| Harvard/Columbia - Standard Ridge Combo Route
After figuring out all the semantics and connections involved (Steve (flew in from KC), Adam (flew in from Phoenix), Gordy (from KC but already in Colorado, family dropped him off at DIA)), Tyler and I picked up everyone in Denver at various spots and times, using my vehicle which we had driven from Topeka, KS. Our goal was to climb two combinations, the first of which was to be Mt. Harvard and Mt. Columbia via Horn Fork Basin and the Rabbit Ridge. First, we went to the Flagship REI to get some last-minute gear and supplies. We then got some groceries and gas in west Denver, and we were ready to start making our way to the North Cottonwood Trailhead for Mt. Harvard and Mt. Columbia. On our way, we stopped at Quizno’s in Silverthorne for a quick lunch. We arrived at the North Cottonwood Trailhead around 3:00, and we organized our gear and started up the trail.
Here is a pic of us just before we got started:
This was a great trail, and we hiked on it for about 3.5 miles until we reached some nice campsites around 5:30 or so, in Horn Fork Basin, below Mt. Columbia’s west face and in a spot where we could easily access camp after our descent of Mt. Columbia the next day. We experienced some rain as we ascended to our camp, but the rain subsided as we approached and set up camp. In addition, there was an abundant water supply around this camp area, about 100-200 feet west of where we set up camp. We set up 3 2-man tents, explored the area a little bit, and then retired for the night.
Pics of the campsite:
The next morning, we got up at 3:00 to get ready for our summit bids. We left the camp at around 3:30 intending to summit Mt. Harvard first. The trail was easy to follow up the valley and it continued through the rocks all the way up high on Mt. Harvard’s west shoulder. Just before the summit, we had a slight scramble to reach the highest perch. All 5 of us were on Mt. Harvard’s summit at around 6:10. We were socked in by clouds, but this was a wonderful summit for us all to share together.
A few pics of us at the Harvard summit:
We hung around the summit for about 15 minutes or so, and Adam and Gordy decided to descend back to camp as they weren’t feeling up for the long traverse to Mt. Columbia ahead. Steve, Tyler and I began the traverse down the ridge toward Harvard/Columbia saddle at around 6:30. This was a beautiful ridgeline hike down to the lower grassy slopes.

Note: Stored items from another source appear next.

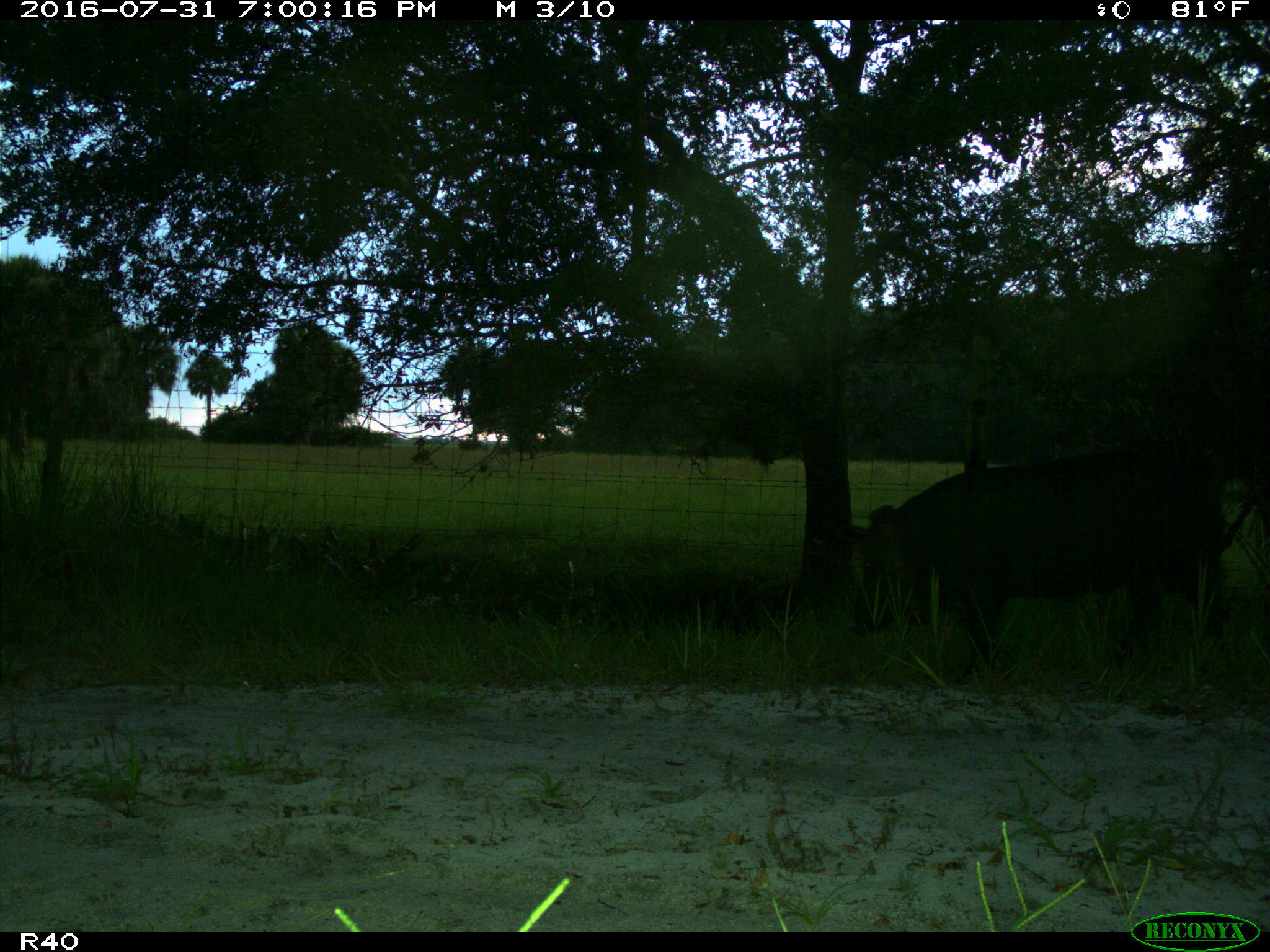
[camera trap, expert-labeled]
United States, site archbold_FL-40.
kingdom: Animalia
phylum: Chordata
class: Mammalia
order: Artiodactyla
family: Suidae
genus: Sus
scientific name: Sus scrofa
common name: wild boar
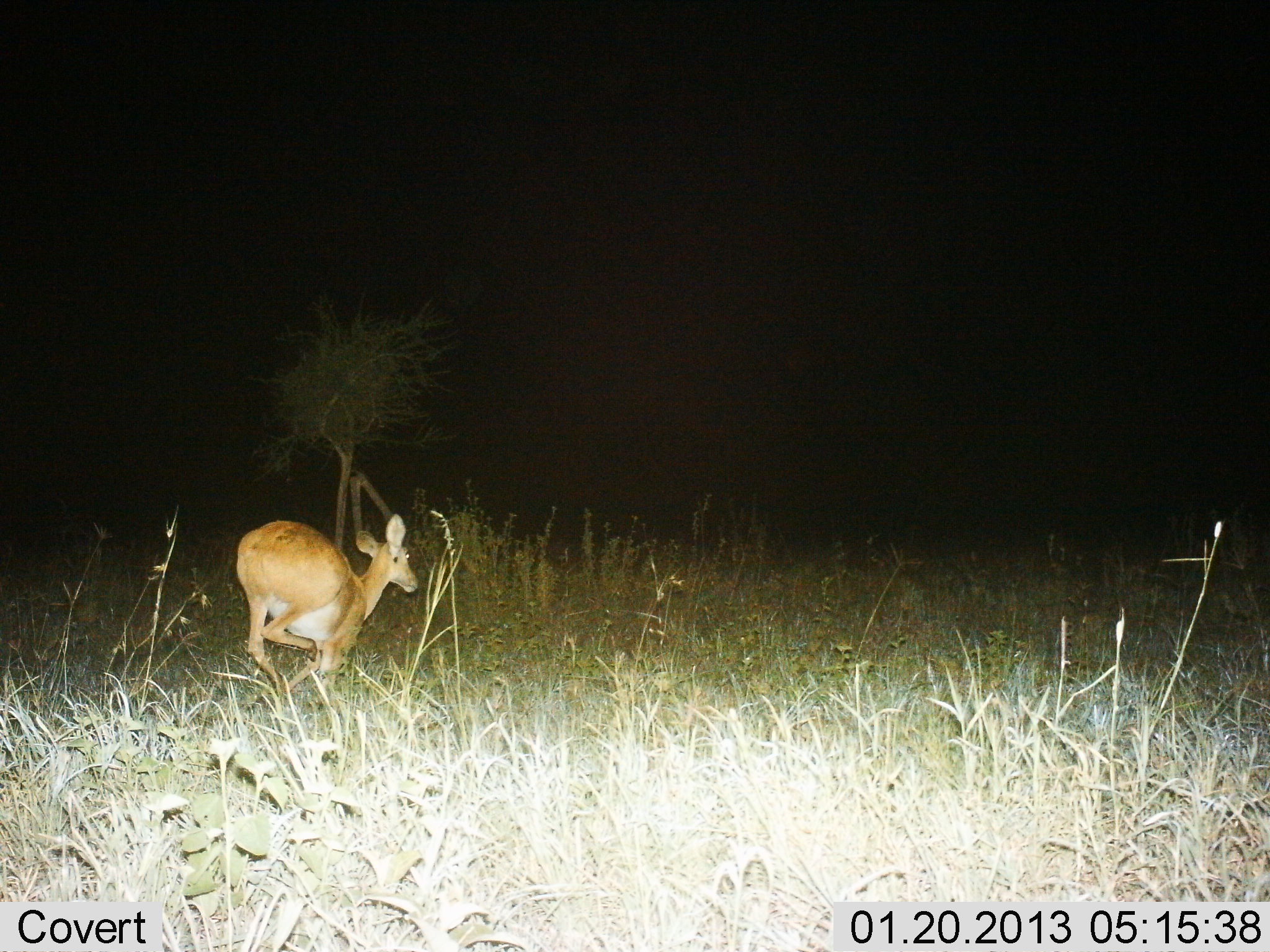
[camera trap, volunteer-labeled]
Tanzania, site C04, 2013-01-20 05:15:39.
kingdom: Animalia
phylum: Chordata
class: Mammalia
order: Artiodactyla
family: Bovidae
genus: Redunca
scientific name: Redunca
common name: reedbuck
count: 1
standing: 4%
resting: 0%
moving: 96%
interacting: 0%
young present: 0%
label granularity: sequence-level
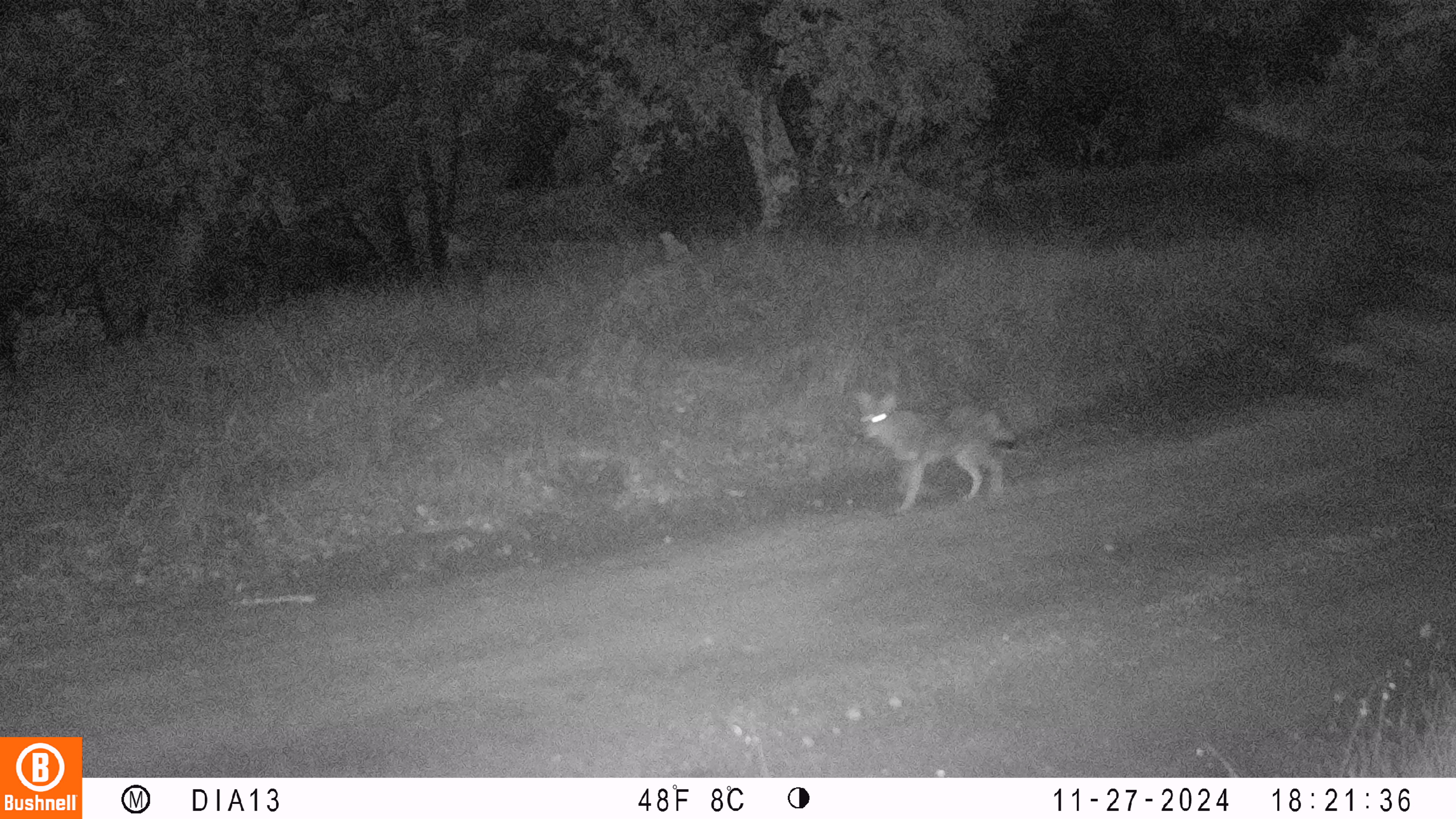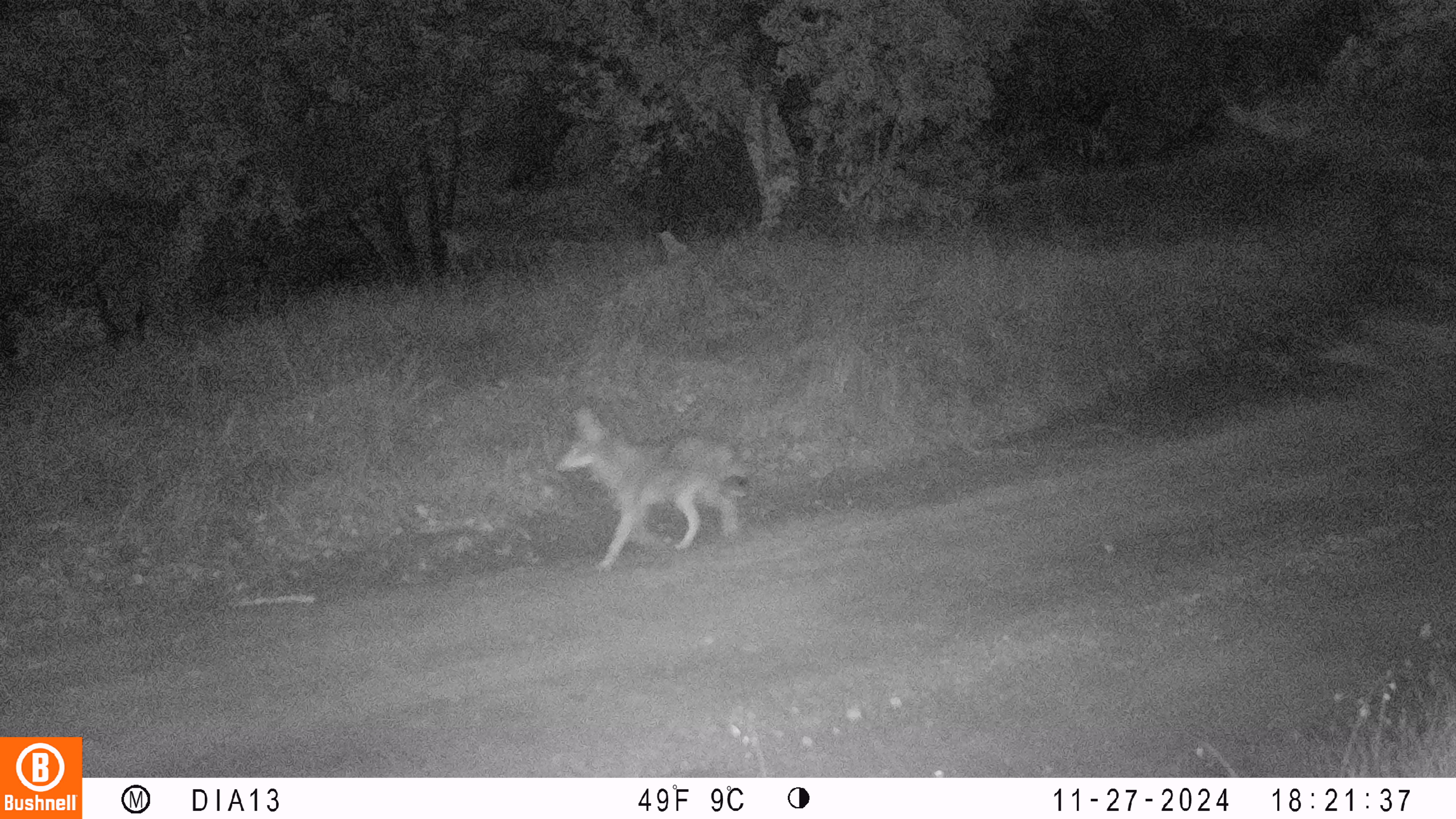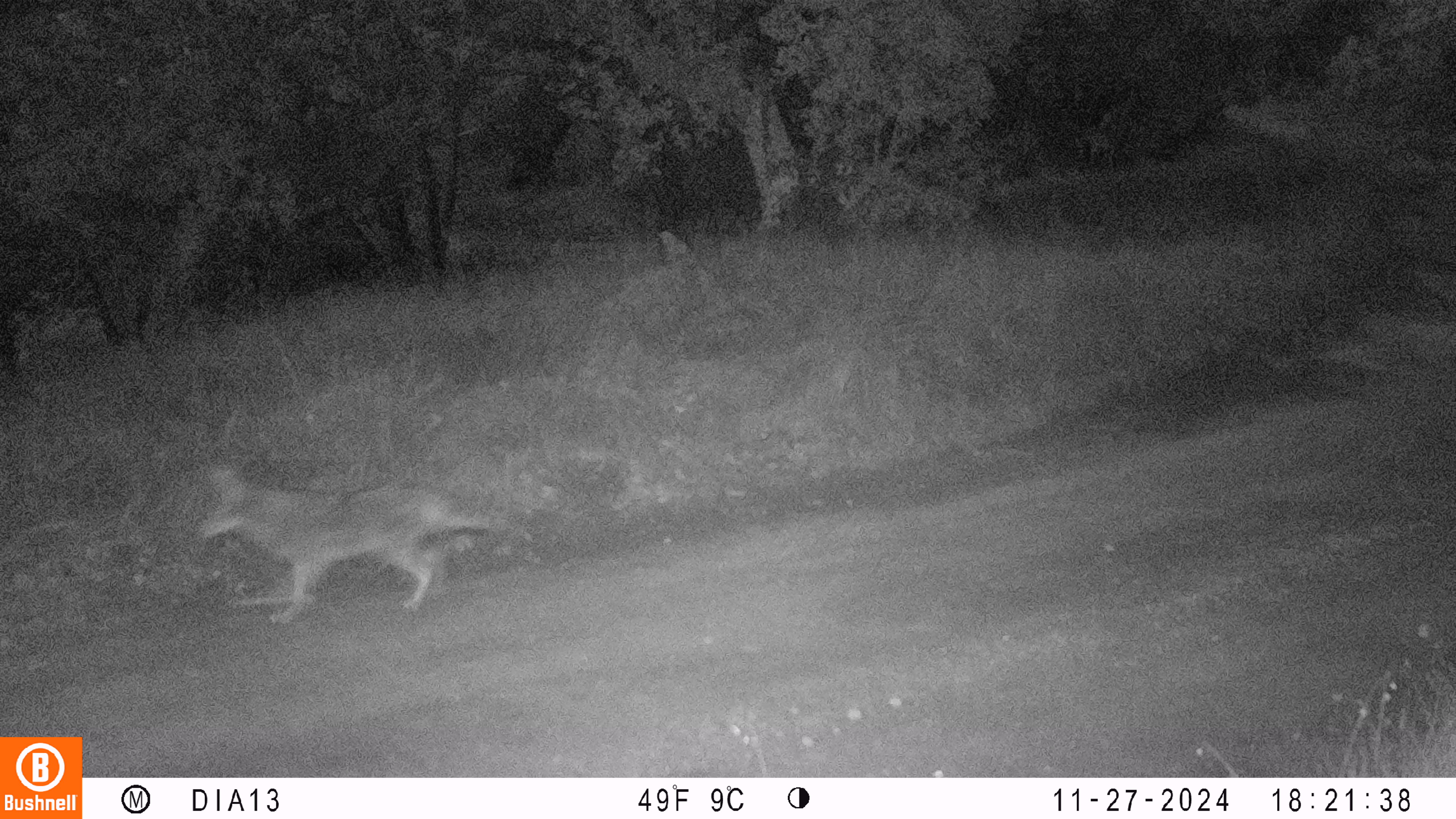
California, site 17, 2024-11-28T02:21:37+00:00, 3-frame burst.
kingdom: Animalia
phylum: Chordata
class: Mammalia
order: Carnivora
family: Canidae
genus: Canis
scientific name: Canis latrans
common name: coyote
Coyote (Canis latrans).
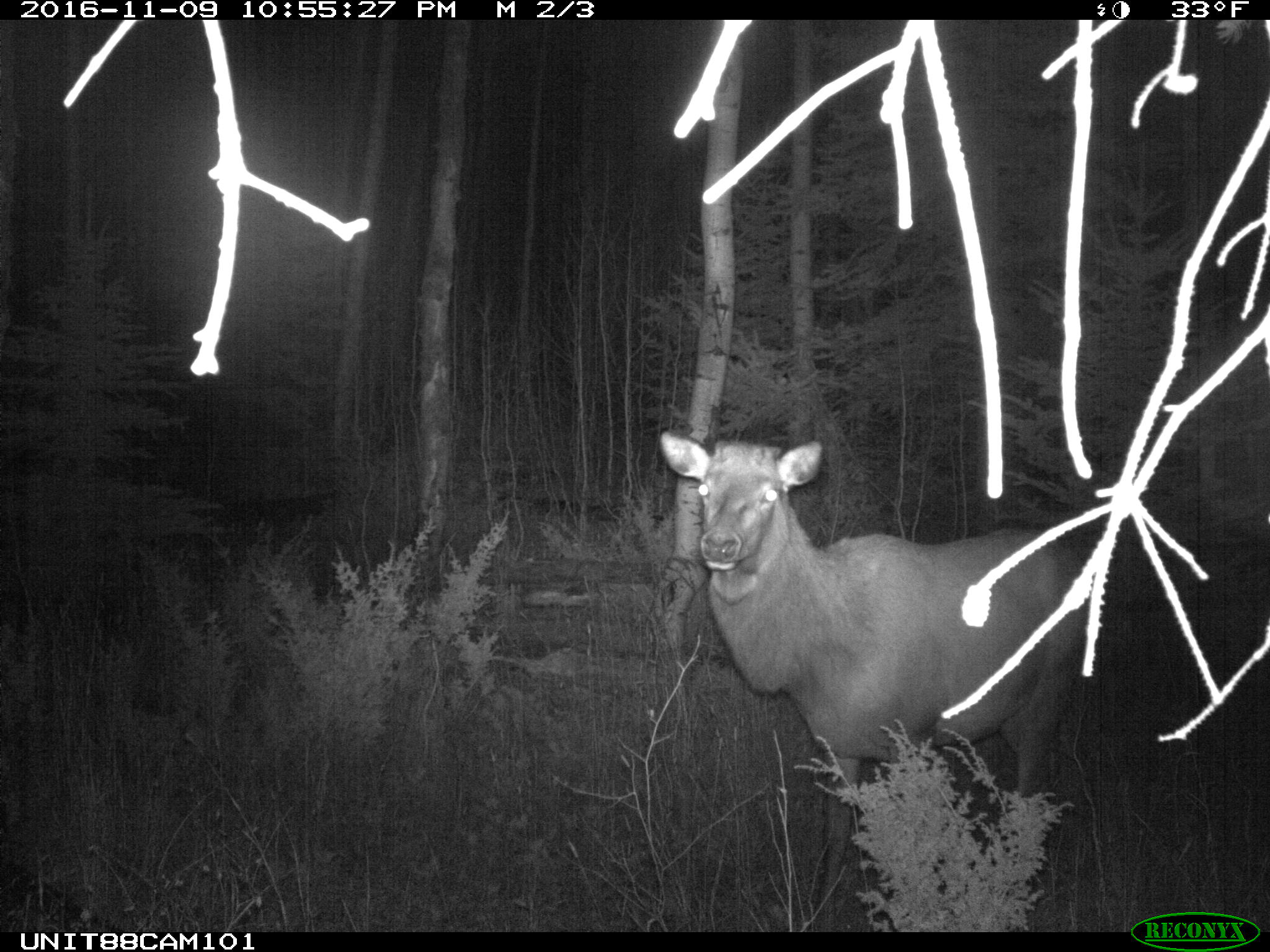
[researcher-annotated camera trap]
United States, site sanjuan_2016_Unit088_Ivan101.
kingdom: Animalia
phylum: Chordata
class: Mammalia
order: Artiodactyla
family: Cervidae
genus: Cervus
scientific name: Cervus elaphus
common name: red deer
Cervus elaphus (red deer).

Finding the correct line after descending to around 12,800’ was the key to the traverse. We followed the 14ers.com description and 14ers.com user Aubrey's H/C trip report, which perfectly led us down the ridgeline, around a rocky point low on the ridge, down a scree couloir, and then around a corner to the right, where we were able to see the best line where we would begin to ascend again. There was some snow on the line, which actually turned out to be beneficial since it was very easy to walk on compared to the constant talus fields on this route. The line through the patchy snowfields took us up high on Columbia’s northeast grassy slopes. We knew there was essentially a right turn somewhere which would take us up to Columbia’s north ridge, but we missed the turn and ended up ascending to Columbia’s northeast ridge (I guess, that's what it would be called), which we followed all the way to the summit. This route worked fine and was probably not much more, if any, strenuous than the standard north ridge ascent. As with all routes on Mt. Columbia, the northeast ridge was ridden with small, ankle-breaking talus, but we expected this and just got through it. Steve was feeling really good at this point and he ended up ahead of Tyler and me by a good 15-20 minutes or more. When we all reached the summit at around 10:00, we shared a few minutes up there relishing in the long ascent and traverse we had just made of Mt. Harvard and Mt. Columbia. This is not an easy route and we had persevered through it in reasonable time and shape.
Pics on the Columbia summit:
We then started the descent of Mt. Columbia’s west slopes route. This descent was an extremely steep scree slope all the way down to the valley. There was a good trail all the way from the summit to the valley, so it was not difficult to follow as we thought it might have been from our studying of the route. Even on the trail, though, the route is tough on the legs and knees due to its steepness, and I don’t believe I would ever want to ascend this route due to how loose the rocks are and due to the scree and erosion there. We finally made it to the bottom of the scree slope and found a trail which led us almost perfectly back to our campsite, where we found Gordy and Adam around 12:00. I immediately took my pack off and laid down basking in the sun for a few moments. We then packed all of our stuff into our heavy packs and descended back to the car, arriving there around 2:00. What a climb!
NOTE: We had both of the Mt. Harvard and Mt. Columbia summits to ourselves, and beyond the campsite, we only saw 3 people the whole time on our Harvard/Columbia summit climbs. The 3 people were ascending Mt. Columbia on our way down the scree slope.